On Mar/11/2021 at 14:11, JF Mezei wrote :
On 2021-03-11 08:17, Jeff Findley wrote:

Due to orbital mechanics, every couple of years there is a "window" when
you can send spacecraft to Mars using a minimum amount of delta-V.


And this is the problem. Not much point in sending fuel ahead if by the
time you realise the fuel vehicle crashed, the crew are already on their
way to Mars. And using different windows means a very long time between
sending supplies and sending crew.


No one is planning a mission the way you describe it here. You don't
send fuel from Earth to Mars. You send some kind of apparatus that will
make fuel on Mars using in situ resources (some mission architecture
plan on sending hydrogen from Earth, but that is a small mass fraction
of the oxidiser and fuel). You do that at least one launch window before
sending humans. You don't send humans before your fuel factory on Mars
has succeeded.

Good question. I'm sure the mission planners at NASA know this answer.
But, free return trajectories do exist for an earth-Mars-earth trip.
Cite:

https://en.wikipedia.org/wiki/Free-return_trajectory


But that brings up ECLSS and food. If you have to slingshot and be
autonomous for another year to get back to Earth, that means that when
you leave earth, you leave with a hell of a lot of supplies and water.
And it also means you need some pretty fancy ECLSS to reclaim as much as
you can for water and oxygen. I have to wonder if SpaceX would take ISS
system designs or make their own from scratch. In later case, they are
a long way from having a Mars crewed mission.

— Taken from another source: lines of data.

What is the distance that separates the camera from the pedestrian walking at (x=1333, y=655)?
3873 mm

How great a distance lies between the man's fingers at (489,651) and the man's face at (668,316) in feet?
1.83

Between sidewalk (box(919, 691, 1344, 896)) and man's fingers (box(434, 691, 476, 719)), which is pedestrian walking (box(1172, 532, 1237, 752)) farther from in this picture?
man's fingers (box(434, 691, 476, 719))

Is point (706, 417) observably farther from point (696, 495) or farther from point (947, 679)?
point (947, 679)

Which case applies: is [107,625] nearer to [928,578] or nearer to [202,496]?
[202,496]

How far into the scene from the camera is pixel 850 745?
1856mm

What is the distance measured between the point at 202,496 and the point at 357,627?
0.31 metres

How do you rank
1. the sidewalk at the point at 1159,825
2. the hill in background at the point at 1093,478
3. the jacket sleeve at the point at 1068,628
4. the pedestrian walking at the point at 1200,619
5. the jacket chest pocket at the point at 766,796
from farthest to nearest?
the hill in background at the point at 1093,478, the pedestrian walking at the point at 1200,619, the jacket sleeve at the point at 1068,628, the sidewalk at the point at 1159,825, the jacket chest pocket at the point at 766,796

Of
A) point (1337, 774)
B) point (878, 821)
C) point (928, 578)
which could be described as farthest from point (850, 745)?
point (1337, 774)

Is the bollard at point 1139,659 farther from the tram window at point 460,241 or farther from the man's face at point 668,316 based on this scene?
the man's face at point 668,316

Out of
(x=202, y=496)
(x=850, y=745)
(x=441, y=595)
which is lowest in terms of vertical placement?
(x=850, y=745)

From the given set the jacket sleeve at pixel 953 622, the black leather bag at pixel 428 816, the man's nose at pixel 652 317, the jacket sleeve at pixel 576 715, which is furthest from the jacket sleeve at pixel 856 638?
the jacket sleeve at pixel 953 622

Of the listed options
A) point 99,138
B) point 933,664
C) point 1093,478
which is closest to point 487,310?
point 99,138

A mission profile with a free return (nearly free return) trajectory
follows a path similar to a mission with a short stay on Mars. It
wouldn't take a year. More like 7 months. But it is more energy
expensive than a mission following a Hohmann transfer trajectory.

Almost worth considering putting people in induced coma for 6 months
with intravenous feeds to keep them alive followed by strong exercise
regimen to bring them back to shape.


That would be a whole new ballgame.

Another consideration: you might need 2 starships to return from Mars.
You send one from Earth to Mars solely with supplies needed for the
return journey. Lands on Mars. Once the crewed vehicle comes in, they
need to fuel both ships which take off and meet in space so the
food/water can be transfered to the crewed vehicle.


Coming from Earth, would landing and then taking off back to Earth end
up requiring less food than entering Mars orbit and when the crewed
vehicle takes off from Mars, it forst goes to orbit to meet with supply
ship and then heads to Earth? (thsi woudld also allow refueling
assuming both the tanker and the supply ship are in same orbit).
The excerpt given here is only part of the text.